Growing up Southern Baptist, I had never heard the term Advent before coming to graduate school, but experiencing this practice and the rhythmic motions of the church calendar has developed a depth to my experience I had not before encountered. It has taught me that this season’s origins promote a time to sit in the anticipation of our salvation, which is culminated in the birth pains of the incarnation. And yes, we sometimes get too caught up in the commercialization, sure; but the bigger concern is without it, what do we anticipate? Not Calvary, not yet, anyway. Easter will have its day, but now, it is time to celebrate Advent.

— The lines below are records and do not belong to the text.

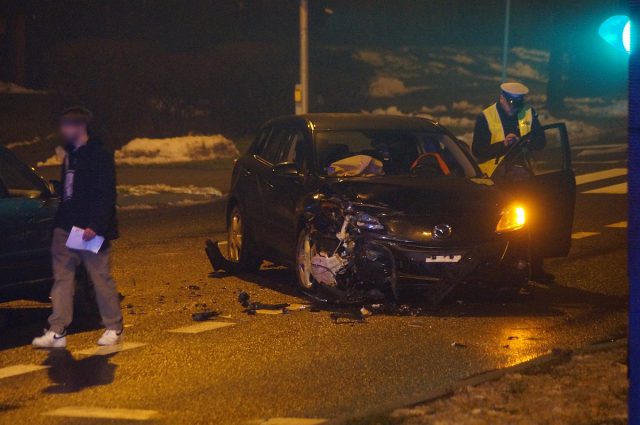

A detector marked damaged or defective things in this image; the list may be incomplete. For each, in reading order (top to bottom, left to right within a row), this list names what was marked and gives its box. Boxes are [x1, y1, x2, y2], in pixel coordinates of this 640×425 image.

broken headlight [352, 211, 382, 230]
damaged black car [221, 112, 576, 302]
broken headlight [496, 205, 524, 234]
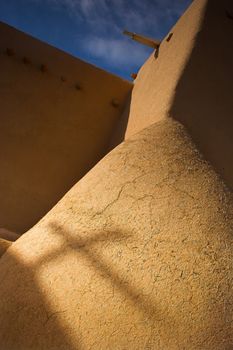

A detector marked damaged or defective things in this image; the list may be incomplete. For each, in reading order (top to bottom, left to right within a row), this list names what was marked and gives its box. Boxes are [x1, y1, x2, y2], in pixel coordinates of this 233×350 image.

cracked stucco surface [0, 119, 232, 348]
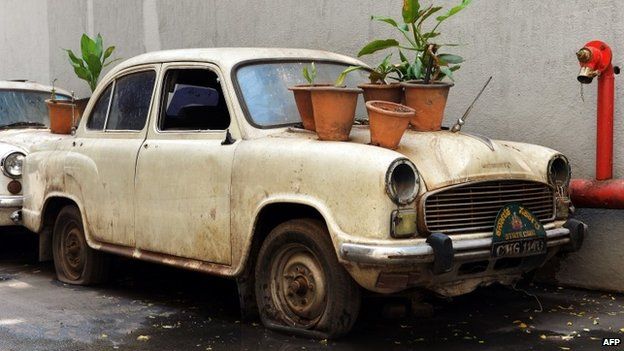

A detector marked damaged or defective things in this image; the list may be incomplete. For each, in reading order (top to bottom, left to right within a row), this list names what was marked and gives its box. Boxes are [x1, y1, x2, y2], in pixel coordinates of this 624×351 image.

rusty car body [19, 49, 584, 338]
rusty wheel rim [59, 224, 84, 282]
rusty wheel rim [270, 243, 330, 328]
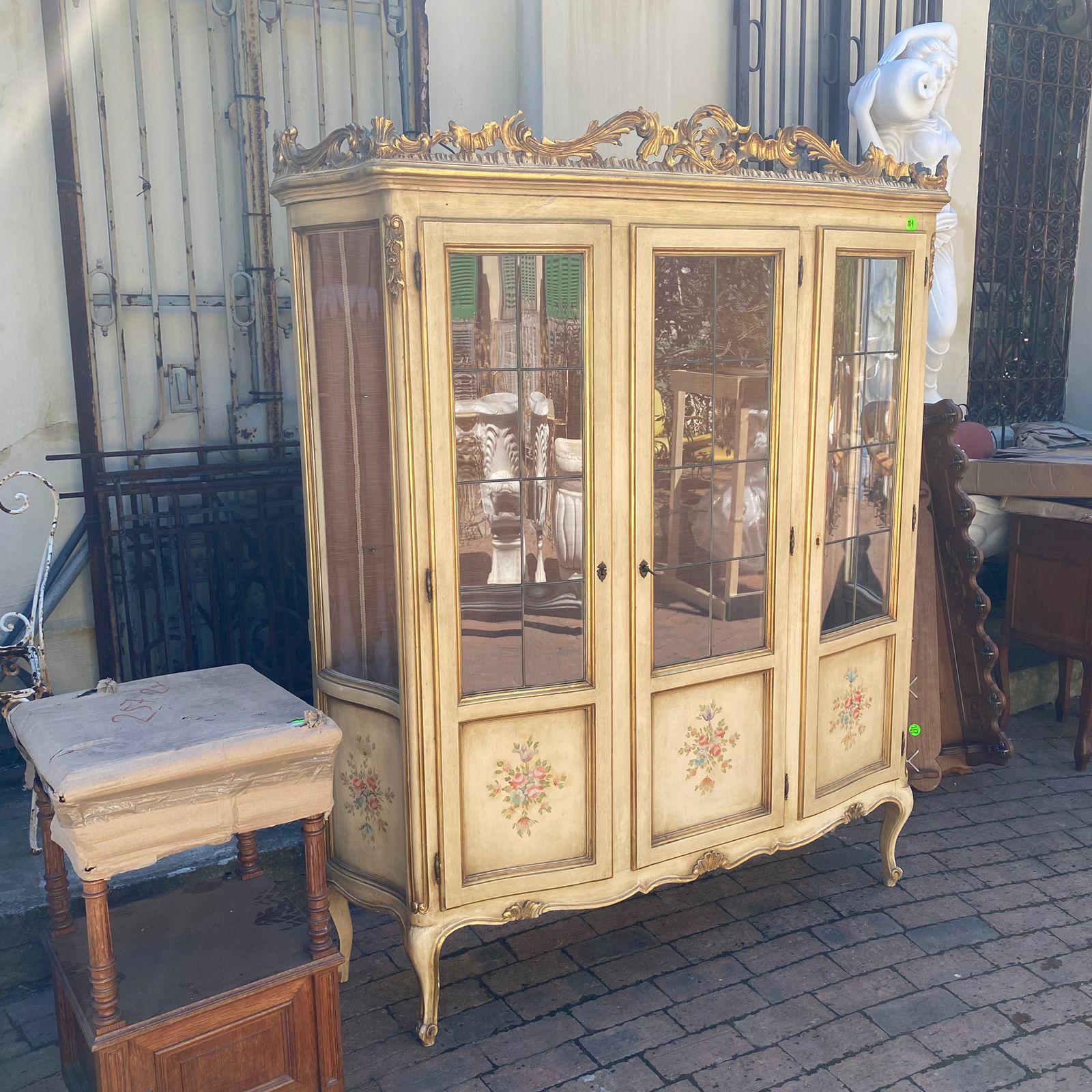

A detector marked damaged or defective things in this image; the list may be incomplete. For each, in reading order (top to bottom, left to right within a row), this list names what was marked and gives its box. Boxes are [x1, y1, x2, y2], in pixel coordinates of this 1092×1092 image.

I really enjoy the hymn “O Come, O Come, Emanuel” because in its verses it proclaims the answer to this question and truly articulates the spirit of the season. It’s somber tone does not mix well with likes of “Baby, Its Cold Outside,” but instead, it intermingles the feelings of both sadness and hope. In its verses, one can discern Advent’s true purpose—yearning. The song proclaims “Israel that mourns in lonely exile here,” which speaks to our precarious posture of knowing and practicing the new kingdom’s tenets in a world that does not except it wholly. The church are a people that proclaim hope in the midst of suffering. We declare that which has not come to its full fruition—the eschaton. And so we wait. We wait yearning and looking to the day when Christ returns and the culmination of our faith is fulfilled.

Meanwhile, this Advent season, let me encourage you to slow down and reflect. Let us anticipate and look forward to promises not yet fulfilled as Israel and all of creation once did. Let the excitement grow. Anticipate. Hope. Yearn.